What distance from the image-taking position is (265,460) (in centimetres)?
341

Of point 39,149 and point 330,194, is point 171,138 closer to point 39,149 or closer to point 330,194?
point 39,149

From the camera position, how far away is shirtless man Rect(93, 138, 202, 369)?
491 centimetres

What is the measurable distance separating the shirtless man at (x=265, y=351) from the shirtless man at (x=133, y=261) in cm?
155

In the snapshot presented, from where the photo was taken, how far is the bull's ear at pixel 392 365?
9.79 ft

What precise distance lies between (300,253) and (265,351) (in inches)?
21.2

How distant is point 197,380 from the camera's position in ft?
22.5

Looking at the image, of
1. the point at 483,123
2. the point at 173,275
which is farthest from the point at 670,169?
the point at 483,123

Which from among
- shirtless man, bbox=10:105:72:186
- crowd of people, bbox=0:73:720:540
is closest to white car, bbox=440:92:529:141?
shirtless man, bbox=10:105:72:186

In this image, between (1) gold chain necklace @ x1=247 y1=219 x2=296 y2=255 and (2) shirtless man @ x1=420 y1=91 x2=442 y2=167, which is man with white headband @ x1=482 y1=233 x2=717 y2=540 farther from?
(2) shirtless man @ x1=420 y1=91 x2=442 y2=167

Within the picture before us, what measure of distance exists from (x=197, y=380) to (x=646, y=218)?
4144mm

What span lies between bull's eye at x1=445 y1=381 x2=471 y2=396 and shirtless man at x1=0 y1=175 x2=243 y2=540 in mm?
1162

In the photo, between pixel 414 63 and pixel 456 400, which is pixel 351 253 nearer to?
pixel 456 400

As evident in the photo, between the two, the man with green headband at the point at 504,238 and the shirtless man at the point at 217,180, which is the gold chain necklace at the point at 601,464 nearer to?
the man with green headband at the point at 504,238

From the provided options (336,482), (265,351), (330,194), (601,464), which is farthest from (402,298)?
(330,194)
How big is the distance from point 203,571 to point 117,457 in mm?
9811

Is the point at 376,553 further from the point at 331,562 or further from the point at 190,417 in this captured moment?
++++++
### Aufgabe
Wandle die obigen Datensätze Zeile für Zeile in eine JSON-Liste von Strings um und lass dabei Leerzeilen weg.

### Antwort
[
  "What distance from the image-taking position is (265,460) (in centimetres)?",
  "341",
  "Of point 39,149 and point 330,194, is point 171,138 closer to point 39,149 or closer to point 330,194?",
  "point 39,149",
  "From the camera position, how far away is shirtless man Rect(93, 138, 202, 369)?",
  "491 centimetres",
  "What is the measurable distance separating the shirtless man at (x=265, y=351) from the shirtless man at (x=133, y=261) in cm?",
  "155",
  "In the snapshot presented, from where the photo was taken, how far is the bull's ear at pixel 392 365?",
  "9.79 ft",
  "What precise distance lies between (300,253) and (265,351) (in inches)?",
  "21.2",
  "How distant is point 197,380 from the camera's position in ft?",
  "22.5",
  "Looking at the image, of",
  "1. the point at 483,123",
  "2. the point at 173,275",
  "which is farthest from the point at 670,169?",
  "the point at 483,123",
  "Which from among",
  "- shirtless man, bbox=10:105:72:186",
  "- crowd of people, bbox=0:73:720:540",
  "is closest to white car, bbox=440:92:529:141?",
  "shirtless man, bbox=10:105:72:186",
  "In this image, between (1) gold chain necklace @ x1=247 y1=219 x2=296 y2=255 and (2) shirtless man @ x1=420 y1=91 x2=442 y2=167, which is man with white headband @ x1=482 y1=233 x2=717 y2=540 farther from?",
  "(2) shirtless man @ x1=420 y1=91 x2=442 y2=167",
  "Within the picture before us, what measure of distance exists from (x=197, y=380) to (x=646, y=218)?",
  "4144mm",
  "What span lies between bull's eye at x1=445 y1=381 x2=471 y2=396 and shirtless man at x1=0 y1=175 x2=243 y2=540 in mm?",
  "1162",
  "In the photo, between pixel 414 63 and pixel 456 400, which is pixel 351 253 nearer to?",
  "pixel 456 400",
  "As evident in the photo, between the two, the man with green headband at the point at 504,238 and the shirtless man at the point at 217,180, which is the gold chain necklace at the point at 601,464 nearer to?",
  "the man with green headband at the point at 504,238",
  "From the provided options (336,482), (265,351), (330,194), (601,464), which is farthest from (402,298)?",
  "(330,194)",
  "How big is the distance from point 203,571 to point 117,457 in mm?",
  "9811",
  "Is the point at 376,553 further from the point at 331,562 or further from the point at 190,417 in this captured moment?"
]